### JOBS
1. According to the Guliston page, what was the city called before 2016?
2. Pick up the Guliston article after its last sentence and write what follows.

- Guliston Location in Tajikistan
- Coordinates: 40°15′53″N 69°47′22″E﻿ / ﻿40.26472°N 69.78944°E
- Country: Tajikistan
- Region: Sughd Region

Population (2020)
- • City: 49,200
- • Urban: 18,000
- Website: www.guliston.tj

= Guliston, Sughd =

Guliston (Гулистон; Гулистон, before 2016: Qayroqqum or Kayrakkum) is a city in north-western Tajikistan. It is located in Sughd Region, at the western tip of the Kayrakkum Reservoir. Guliston is a city of regional subordination, and is not part of a district.

The population of Guliston in 2020 is estimated at 18,000 for the city proper and 49,200 including the outlying communities. The city of Guliston also covers the towns Adrasmon, Zarnisor, Konsoy, Navgarzan, Sirdaryo and Choruqdayrron.

### SUPPLIED MATERIAL
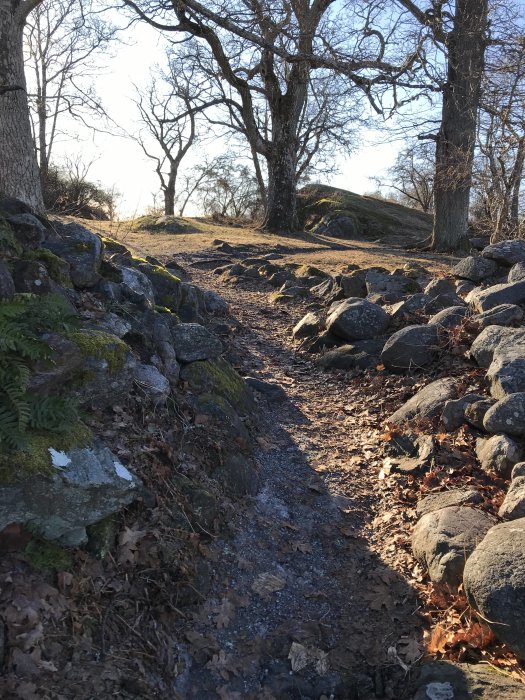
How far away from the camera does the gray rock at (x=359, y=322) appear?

### ANSWERS
1. Qayroqqum, or Kayrakkum.

2.
==Etymology==
The name Guliston and variations is a very common name in the Persians speaking world and means "Rose Garden ".

==See also==
- List of cities in Tajikistan
- Guliston, Rudaki District
- Gulistan, Zafarabod District
- Gulistan, Hamadoni District a village outside of Moskovskiy, Tajikistan.
- Guliston Temurmalik District. A town on the Kulob railway line.
- Gulaston, Kulob, a suburb of Kulob.
- Gulastan, Uzbekistan.
- Guliston, Uzbekistan.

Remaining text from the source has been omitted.